----- DATA SHOWN

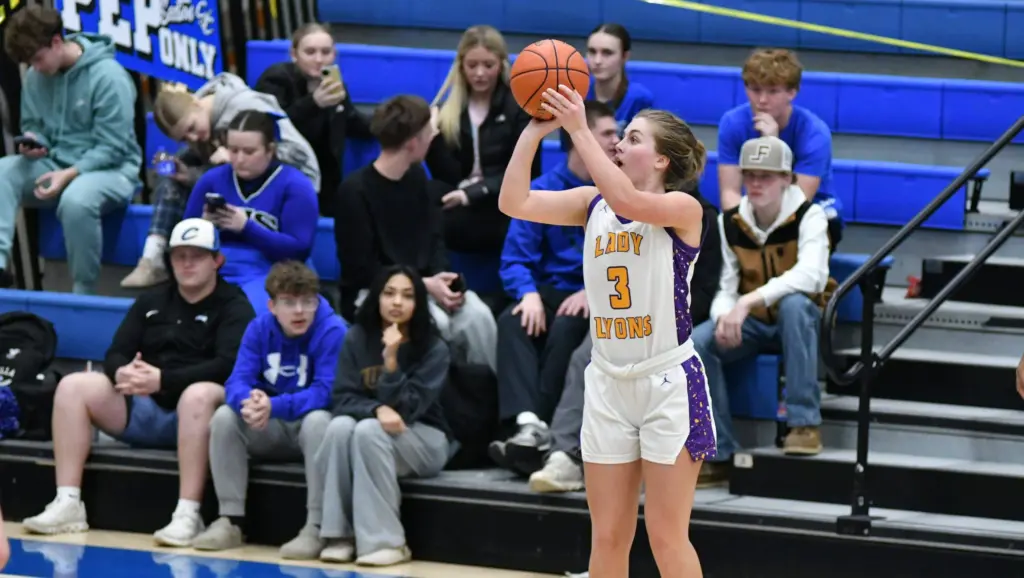 dsc_2704-e1771915095158555748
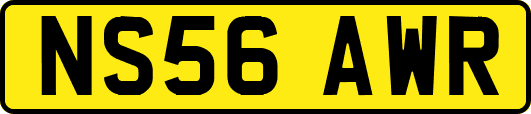 NS56AWR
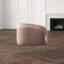 Metro Barrel Chair-1568943602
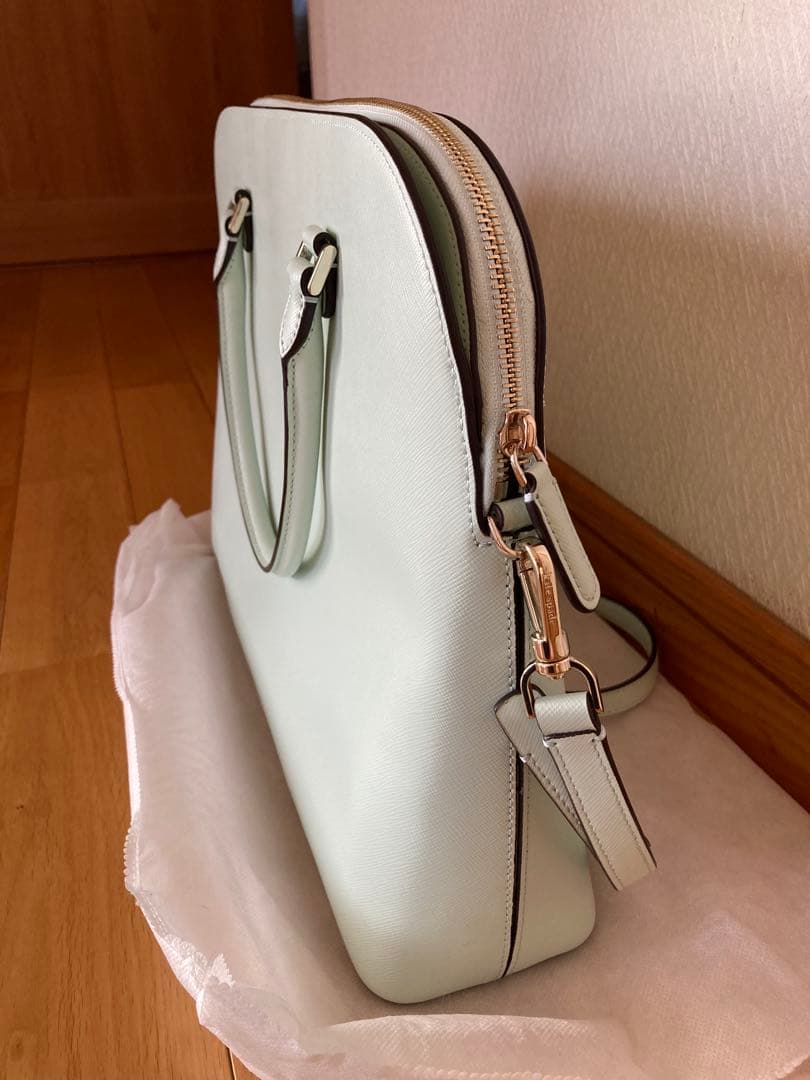 kate spade PCバッグ　ラップトップバッグ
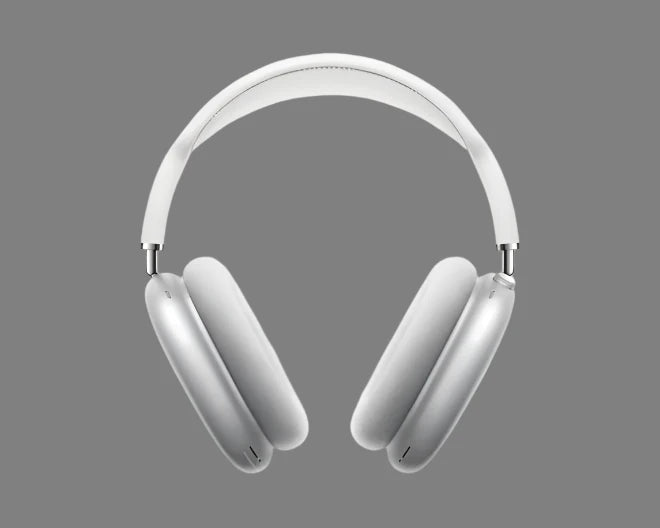 Airpods Max Vendor Link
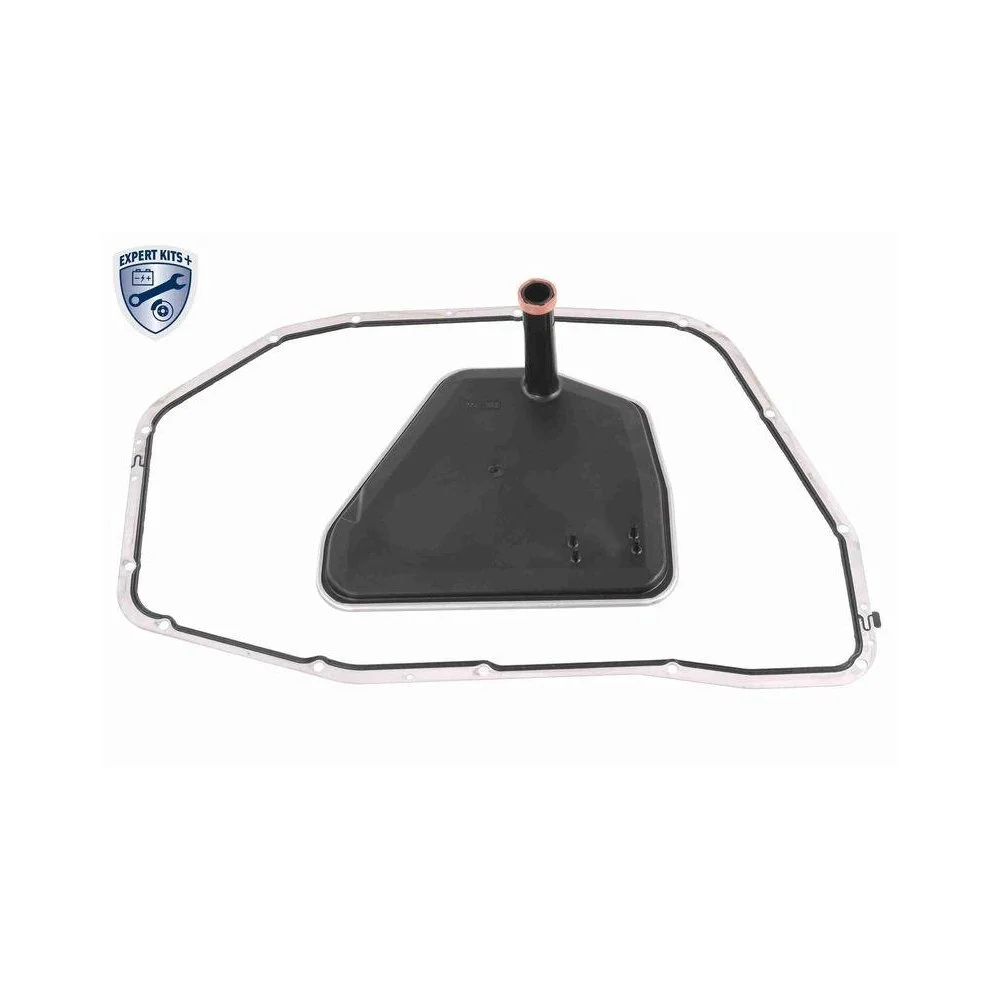 Комплект гідравлічного фільтра АКПП VAICO V10-1868-1 EXPERT KITS + AUDI, фото №1
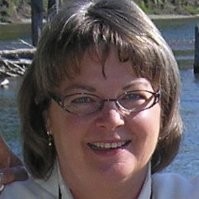 Nancy Kruger, PHR
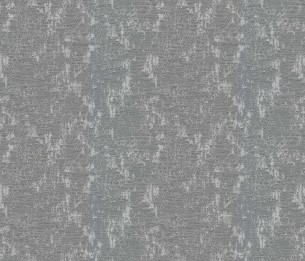 Kangas Melody 2730/61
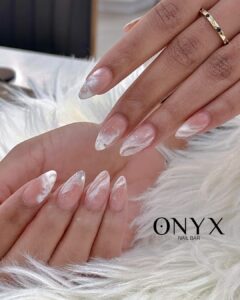 Onyx Nail Bar Galleria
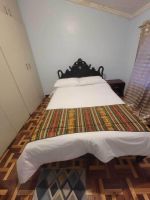 Alquiler Vacacional - Hermoso Departamento Central Familiar/Beautiful Central Family Apartment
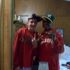 corey Johnson
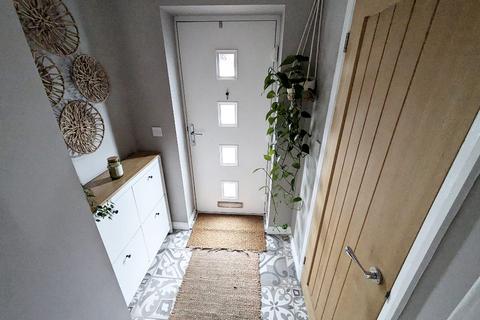 7 Greenacres, Dudley, DY3 3PX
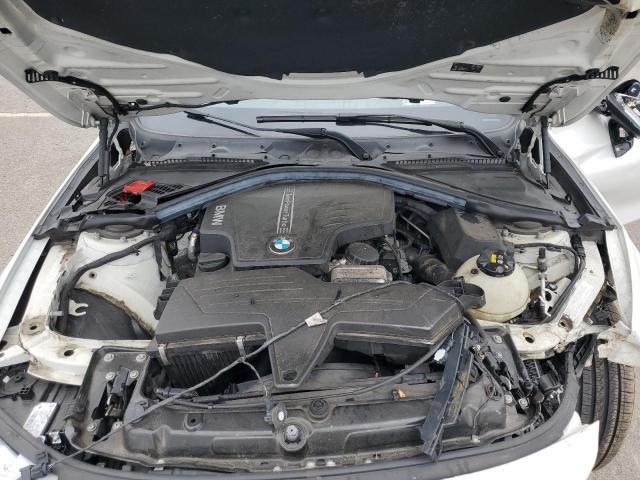 2016 BMW 328 XI SULEV WBA8E3G53GNT26151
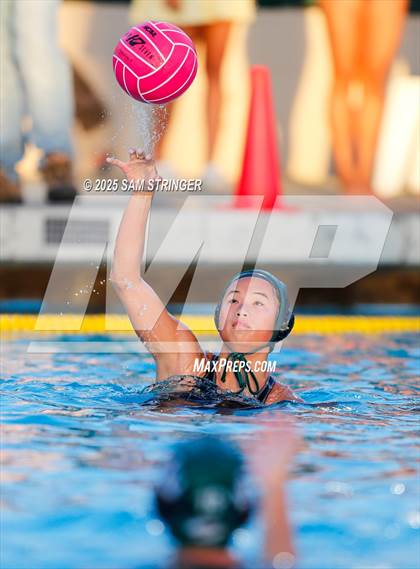 Thumbnail 1 in Granada @ Mission San Jose photogallery.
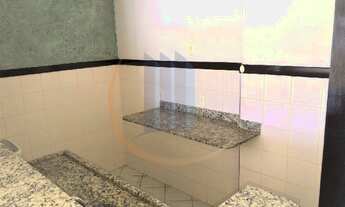 Imagem 5: Ribeirao Preto - Apartamento Padrão - Ribeirania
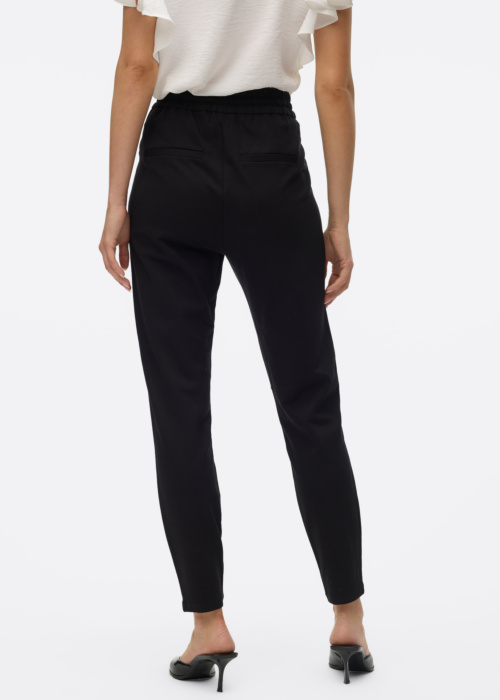 Vero Moda Eva Loose püksid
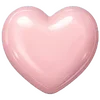 🩷 Эмодзи «🩷 Набор эмоджи с рандомчиком» для Telegram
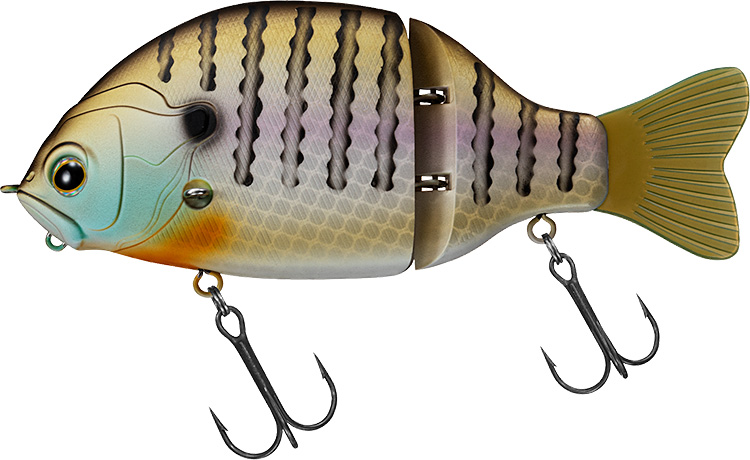 グラディカル(ルアー)｜DAIWA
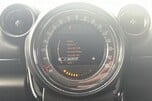 Mini Paceman 1.6 John Cooper Works Auto ALL4 Euro 5 3dr 20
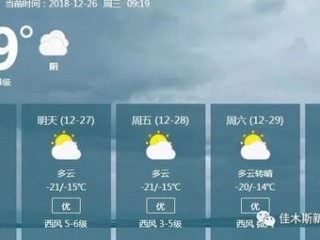 一周天气早知道，高效查询指南与实用技巧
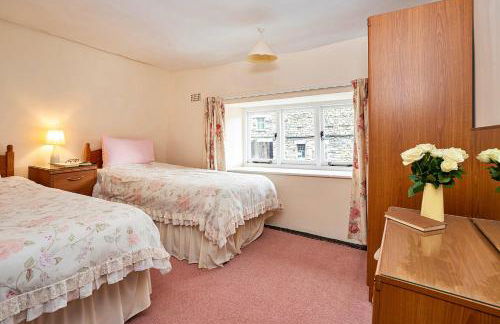 Finest Retreats - Town Head Cottage in Grasmere - Foto 9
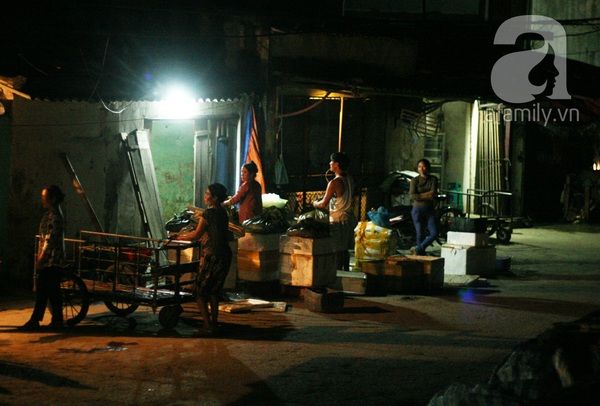 Thanh Hóa: Sẵn sàng mọi phương án phòng chống siêu bão 4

----------

Having removed the pictures, write out the records exactly as they stand.

 dsc_2704-e1771915095158555748
 NS56AWR
 Metro Barrel Chair-1568943602
 kate spade PCバッグ　ラップトップバッグ
 Airpods Max Vendor Link
 Комплект гідравлічного фільтра АКПП VAICO V10-1868-1 EXPERT KITS + AUDI, фото №1
 Nancy Kruger, PHR
 Kangas Melody 2730/61
 Onyx Nail Bar Galleria
 Alquiler Vacacional - Hermoso Departamento Central Familiar/Beautiful Central Family Apartment
 corey Johnson
 7 Greenacres, Dudley, DY3 3PX
 2016 BMW 328 XI SULEV WBA8E3G53GNT26151
 Thumbnail 1 in Granada @ Mission San Jose photogallery.
 Imagem 5: Ribeirao Preto - Apartamento Padrão - Ribeirania
 Vero Moda Eva Loose püksid
 🩷 Эмодзи «🩷 Набор эмоджи с рандомчиком» для Telegram
 グラディカル(ルアー)｜DAIWA
 Mini Paceman 1.6 John Cooper Works Auto ALL4 Euro 5 3dr 20
 一周天气早知道，高效查询指南与实用技巧
 Finest Retreats - Town Head Cottage in Grasmere - Foto 9
 Thanh Hóa: Sẵn sàng mọi phương án phòng chống siêu bão 4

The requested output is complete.